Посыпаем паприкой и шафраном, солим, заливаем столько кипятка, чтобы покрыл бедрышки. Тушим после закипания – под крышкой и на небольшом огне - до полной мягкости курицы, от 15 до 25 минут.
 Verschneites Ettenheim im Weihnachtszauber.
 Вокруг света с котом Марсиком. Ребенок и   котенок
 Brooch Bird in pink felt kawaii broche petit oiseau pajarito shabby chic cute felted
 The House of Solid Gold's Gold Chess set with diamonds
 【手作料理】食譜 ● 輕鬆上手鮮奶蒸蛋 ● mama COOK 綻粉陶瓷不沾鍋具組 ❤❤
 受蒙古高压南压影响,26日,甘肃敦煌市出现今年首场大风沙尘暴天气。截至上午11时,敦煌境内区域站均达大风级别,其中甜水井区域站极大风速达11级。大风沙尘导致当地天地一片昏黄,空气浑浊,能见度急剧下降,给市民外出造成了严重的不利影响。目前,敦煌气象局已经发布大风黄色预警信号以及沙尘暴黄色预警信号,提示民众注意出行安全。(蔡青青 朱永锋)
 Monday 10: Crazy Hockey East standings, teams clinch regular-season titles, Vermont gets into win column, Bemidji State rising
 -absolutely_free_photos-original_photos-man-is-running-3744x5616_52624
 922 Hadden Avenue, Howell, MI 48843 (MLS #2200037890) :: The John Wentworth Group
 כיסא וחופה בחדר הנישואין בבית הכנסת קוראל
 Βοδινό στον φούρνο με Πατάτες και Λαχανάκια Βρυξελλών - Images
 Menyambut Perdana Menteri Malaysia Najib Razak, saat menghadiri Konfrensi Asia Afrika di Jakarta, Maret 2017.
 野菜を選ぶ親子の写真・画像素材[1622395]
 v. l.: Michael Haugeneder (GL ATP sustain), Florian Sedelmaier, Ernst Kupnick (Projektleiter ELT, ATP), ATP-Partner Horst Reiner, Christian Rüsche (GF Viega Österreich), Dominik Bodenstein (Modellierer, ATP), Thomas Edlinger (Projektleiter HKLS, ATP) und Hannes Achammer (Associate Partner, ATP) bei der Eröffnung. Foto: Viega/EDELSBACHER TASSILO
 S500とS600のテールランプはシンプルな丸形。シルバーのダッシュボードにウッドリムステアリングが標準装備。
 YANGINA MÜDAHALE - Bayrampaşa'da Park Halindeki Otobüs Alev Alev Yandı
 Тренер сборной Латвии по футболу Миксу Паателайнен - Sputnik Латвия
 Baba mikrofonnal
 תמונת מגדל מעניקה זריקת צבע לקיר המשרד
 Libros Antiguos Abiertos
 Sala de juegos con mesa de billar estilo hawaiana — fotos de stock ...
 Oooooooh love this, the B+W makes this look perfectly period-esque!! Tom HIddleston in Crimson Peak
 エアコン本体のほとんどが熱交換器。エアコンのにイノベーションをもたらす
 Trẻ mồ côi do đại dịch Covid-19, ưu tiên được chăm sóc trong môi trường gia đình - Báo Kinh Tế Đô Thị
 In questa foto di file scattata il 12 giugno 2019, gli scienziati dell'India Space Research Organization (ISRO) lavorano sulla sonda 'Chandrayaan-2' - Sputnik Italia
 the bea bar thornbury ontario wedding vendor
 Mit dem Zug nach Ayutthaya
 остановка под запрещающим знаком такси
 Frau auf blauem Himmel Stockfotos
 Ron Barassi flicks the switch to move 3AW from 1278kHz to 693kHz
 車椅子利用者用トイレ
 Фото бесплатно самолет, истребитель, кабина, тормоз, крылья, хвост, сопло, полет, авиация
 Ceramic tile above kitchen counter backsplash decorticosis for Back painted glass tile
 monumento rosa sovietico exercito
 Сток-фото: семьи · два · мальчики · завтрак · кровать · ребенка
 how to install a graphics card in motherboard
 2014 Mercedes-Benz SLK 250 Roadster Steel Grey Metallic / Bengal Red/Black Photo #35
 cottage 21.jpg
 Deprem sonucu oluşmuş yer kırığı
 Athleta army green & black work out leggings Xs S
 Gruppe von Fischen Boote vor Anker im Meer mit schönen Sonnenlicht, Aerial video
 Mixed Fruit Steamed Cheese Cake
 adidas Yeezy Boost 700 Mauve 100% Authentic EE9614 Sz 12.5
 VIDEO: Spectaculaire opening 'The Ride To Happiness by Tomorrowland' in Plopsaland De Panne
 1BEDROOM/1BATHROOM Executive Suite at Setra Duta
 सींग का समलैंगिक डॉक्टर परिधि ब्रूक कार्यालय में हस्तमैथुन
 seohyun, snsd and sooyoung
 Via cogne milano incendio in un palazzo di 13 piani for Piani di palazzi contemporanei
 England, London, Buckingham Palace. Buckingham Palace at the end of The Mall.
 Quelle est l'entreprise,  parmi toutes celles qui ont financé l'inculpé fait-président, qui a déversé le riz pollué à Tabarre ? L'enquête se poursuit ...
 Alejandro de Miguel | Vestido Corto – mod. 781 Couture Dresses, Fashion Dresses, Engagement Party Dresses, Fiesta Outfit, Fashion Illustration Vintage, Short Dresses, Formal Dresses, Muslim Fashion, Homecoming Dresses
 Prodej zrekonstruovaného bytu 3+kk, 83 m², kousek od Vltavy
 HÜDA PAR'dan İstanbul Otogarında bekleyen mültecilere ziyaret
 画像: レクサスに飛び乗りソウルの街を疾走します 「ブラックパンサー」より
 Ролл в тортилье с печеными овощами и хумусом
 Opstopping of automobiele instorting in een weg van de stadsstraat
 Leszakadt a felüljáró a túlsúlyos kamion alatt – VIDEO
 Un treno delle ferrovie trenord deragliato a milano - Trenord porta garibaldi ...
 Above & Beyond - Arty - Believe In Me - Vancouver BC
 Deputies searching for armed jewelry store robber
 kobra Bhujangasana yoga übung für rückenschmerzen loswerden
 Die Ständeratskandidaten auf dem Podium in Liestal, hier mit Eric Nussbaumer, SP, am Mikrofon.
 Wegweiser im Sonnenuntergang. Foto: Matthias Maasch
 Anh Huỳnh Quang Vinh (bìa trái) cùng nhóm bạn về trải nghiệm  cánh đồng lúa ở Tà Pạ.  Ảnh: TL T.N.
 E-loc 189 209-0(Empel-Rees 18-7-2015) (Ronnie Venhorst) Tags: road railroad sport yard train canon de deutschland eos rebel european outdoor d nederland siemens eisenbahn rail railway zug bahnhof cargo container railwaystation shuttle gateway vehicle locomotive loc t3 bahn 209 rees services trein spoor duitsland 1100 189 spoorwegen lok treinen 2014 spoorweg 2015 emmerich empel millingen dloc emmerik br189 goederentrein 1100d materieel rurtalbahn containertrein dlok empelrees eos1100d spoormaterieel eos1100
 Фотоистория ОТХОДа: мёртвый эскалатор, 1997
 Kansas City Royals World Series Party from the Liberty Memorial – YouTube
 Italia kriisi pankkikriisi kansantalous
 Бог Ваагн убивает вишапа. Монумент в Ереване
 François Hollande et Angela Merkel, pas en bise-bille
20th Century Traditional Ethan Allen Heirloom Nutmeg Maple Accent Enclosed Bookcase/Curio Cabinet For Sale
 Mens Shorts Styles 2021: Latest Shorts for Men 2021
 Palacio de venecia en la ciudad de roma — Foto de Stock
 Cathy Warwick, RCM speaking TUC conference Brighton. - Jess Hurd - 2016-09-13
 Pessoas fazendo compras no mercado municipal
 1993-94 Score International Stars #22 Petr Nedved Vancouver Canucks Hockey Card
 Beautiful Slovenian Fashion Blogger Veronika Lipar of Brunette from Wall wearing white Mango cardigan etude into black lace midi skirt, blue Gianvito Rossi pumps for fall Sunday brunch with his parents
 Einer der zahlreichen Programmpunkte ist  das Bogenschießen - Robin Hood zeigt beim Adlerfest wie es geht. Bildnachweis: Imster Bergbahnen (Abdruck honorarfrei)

The problem ▸
Give back the data above word for word.

Solution to this problem ▸
Посыпаем паприкой и шафраном, солим, заливаем столько кипятка, чтобы покрыл бедрышки. Тушим после закипания – под крышкой и на небольшом огне - до полной мягкости курицы, от 15 до 25 минут.
 Verschneites Ettenheim im Weihnachtszauber.
 Вокруг света с котом Марсиком. Ребенок и   котенок
 Brooch Bird in pink felt kawaii broche petit oiseau pajarito shabby chic cute felted
 The House of Solid Gold's Gold Chess set with diamonds
 【手作料理】食譜 ● 輕鬆上手鮮奶蒸蛋 ● mama COOK 綻粉陶瓷不沾鍋具組 ❤❤
 受蒙古高压南压影响,26日,甘肃敦煌市出现今年首场大风沙尘暴天气。截至上午11时,敦煌境内区域站均达大风级别,其中甜水井区域站极大风速达11级。大风沙尘导致当地天地一片昏黄,空气浑浊,能见度急剧下降,给市民外出造成了严重的不利影响。目前,敦煌气象局已经发布大风黄色预警信号以及沙尘暴黄色预警信号,提示民众注意出行安全。(蔡青青 朱永锋)
 Monday 10: Crazy Hockey East standings, teams clinch regular-season titles, Vermont gets into win column, Bemidji State rising
 -absolutely_free_photos-original_photos-man-is-running-3744x5616_52624
 922 Hadden Avenue, Howell, MI 48843 (MLS #2200037890) :: The John Wentworth Group
 כיסא וחופה בחדר הנישואין בבית הכנסת קוראל
 Βοδινό στον φούρνο με Πατάτες και Λαχανάκια Βρυξελλών - Images
 Menyambut Perdana Menteri Malaysia Najib Razak, saat menghadiri Konfrensi Asia Afrika di Jakarta, Maret 2017.
 野菜を選ぶ親子の写真・画像素材[1622395]
 v. l.: Michael Haugeneder (GL ATP sustain), Florian Sedelmaier, Ernst Kupnick (Projektleiter ELT, ATP), ATP-Partner Horst Reiner, Christian Rüsche (GF Viega Österreich), Dominik Bodenstein (Modellierer, ATP), Thomas Edlinger (Projektleiter HKLS, ATP) und Hannes Achammer (Associate Partner, ATP) bei der Eröffnung. Foto: Viega/EDELSBACHER TASSILO
 S500とS600のテールランプはシンプルな丸形。シルバーのダッシュボードにウッドリムステアリングが標準装備。
 YANGINA MÜDAHALE - Bayrampaşa'da Park Halindeki Otobüs Alev Alev Yandı
 Тренер сборной Латвии по футболу Миксу Паателайнен - Sputnik Латвия
 Baba mikrofonnal
 תמונת מגדל מעניקה זריקת צבע לקיר המשרד
 Libros Antiguos Abiertos
 Sala de juegos con mesa de billar estilo hawaiana — fotos de stock ...
 Oooooooh love this, the B+W makes this look perfectly period-esque!! Tom HIddleston in Crimson Peak
 エアコン本体のほとんどが熱交換器。エアコンのにイノベーションをもたらす
 Trẻ mồ côi do đại dịch Covid-19, ưu tiên được chăm sóc trong môi trường gia đình - Báo Kinh Tế Đô Thị
 In questa foto di file scattata il 12 giugno 2019, gli scienziati dell'India Space Research Organization (ISRO) lavorano sulla sonda 'Chandrayaan-2' - Sputnik Italia
 the bea bar thornbury ontario wedding vendor
 Mit dem Zug nach Ayutthaya
 остановка под запрещающим знаком такси
 Frau auf blauem Himmel Stockfotos
 Ron Barassi flicks the switch to move 3AW from 1278kHz to 693kHz
 車椅子利用者用トイレ
 Фото бесплатно самолет, истребитель, кабина, тормоз, крылья, хвост, сопло, полет, авиация
 Ceramic tile above kitchen counter backsplash decorticosis for Back painted glass tile
 monumento rosa sovietico exercito
 Сток-фото: семьи · два · мальчики · завтрак · кровать · ребенка
 how to install a graphics card in motherboard
 2014 Mercedes-Benz SLK 250 Roadster Steel Grey Metallic / Bengal Red/Black Photo #35
 cottage 21.jpg
 Deprem sonucu oluşmuş yer kırığı
 Athleta army green & black work out leggings Xs S
 Gruppe von Fischen Boote vor Anker im Meer mit schönen Sonnenlicht, Aerial video
 Mixed Fruit Steamed Cheese Cake
 adidas Yeezy Boost 700 Mauve 100% Authentic EE9614 Sz 12.5
 VIDEO: Spectaculaire opening 'The Ride To Happiness by Tomorrowland' in Plopsaland De Panne
 1BEDROOM/1BATHROOM Executive Suite at Setra Duta
 सींग का समलैंगिक डॉक्टर परिधि ब्रूक कार्यालय में हस्तमैथुन
 seohyun, snsd and sooyoung
 Via cogne milano incendio in un palazzo di 13 piani for Piani di palazzi contemporanei
 England, London, Buckingham Palace. Buckingham Palace at the end of The Mall.
 Quelle est l'entreprise,  parmi toutes celles qui ont financé l'inculpé fait-président, qui a déversé le riz pollué à Tabarre ? L'enquête se poursuit ...
 Alejandro de Miguel | Vestido Corto – mod. 781 Couture Dresses, Fashion Dresses, Engagement Party Dresses, Fiesta Outfit, Fashion Illustration Vintage, Short Dresses, Formal Dresses, Muslim Fashion, Homecoming Dresses
 Prodej zrekonstruovaného bytu 3+kk, 83 m², kousek od Vltavy
 HÜDA PAR'dan İstanbul Otogarında bekleyen mültecilere ziyaret
 画像: レクサスに飛び乗りソウルの街を疾走します 「ブラックパンサー」より
 Ролл в тортилье с печеными овощами и хумусом
 Opstopping of automobiele instorting in een weg van de stadsstraat
 Leszakadt a felüljáró a túlsúlyos kamion alatt – VIDEO
 Un treno delle ferrovie trenord deragliato a milano - Trenord porta garibaldi ...
 Above & Beyond - Arty - Believe In Me - Vancouver BC
 Deputies searching for armed jewelry store robber
 kobra Bhujangasana yoga übung für rückenschmerzen loswerden
 Die Ständeratskandidaten auf dem Podium in Liestal, hier mit Eric Nussbaumer, SP, am Mikrofon.
 Wegweiser im Sonnenuntergang. Foto: Matthias Maasch
 Anh Huỳnh Quang Vinh (bìa trái) cùng nhóm bạn về trải nghiệm  cánh đồng lúa ở Tà Pạ.  Ảnh: TL T.N.
 E-loc 189 209-0(Empel-Rees 18-7-2015) (Ronnie Venhorst) Tags: road railroad sport yard train canon de deutschland eos rebel european outdoor d nederland siemens eisenbahn rail railway zug bahnhof cargo container railwaystation shuttle gateway vehicle locomotive loc t3 bahn 209 rees services trein spoor duitsland 1100 189 spoorwegen lok treinen 2014 spoorweg 2015 emmerich empel millingen dloc emmerik br189 goederentrein 1100d materieel rurtalbahn containertrein dlok empelrees eos1100d spoormaterieel eos1100
 Фотоистория ОТХОДа: мёртвый эскалатор, 1997
 Kansas City Royals World Series Party from the Liberty Memorial – YouTube
 Italia kriisi pankkikriisi kansantalous
 Бог Ваагн убивает вишапа. Монумент в Ереване
 François Hollande et Angela Merkel, pas en bise-bille
20th Century Traditional Ethan Allen Heirloom Nutmeg Maple Accent Enclosed Bookcase/Curio Cabinet For Sale
 Mens Shorts Styles 2021: Latest Shorts for Men 2021
 Palacio de venecia en la ciudad de roma — Foto de Stock
 Cathy Warwick, RCM speaking TUC conference Brighton. - Jess Hurd - 2016-09-13
 Pessoas fazendo compras no mercado municipal
 1993-94 Score International Stars #22 Petr Nedved Vancouver Canucks Hockey Card
 Beautiful Slovenian Fashion Blogger Veronika Lipar of Brunette from Wall wearing white Mango cardigan etude into black lace midi skirt, blue Gianvito Rossi pumps for fall Sunday brunch with his parents
 Einer der zahlreichen Programmpunkte ist  das Bogenschießen - Robin Hood zeigt beim Adlerfest wie es geht. Bildnachweis: Imster Bergbahnen (Abdruck honorarfrei)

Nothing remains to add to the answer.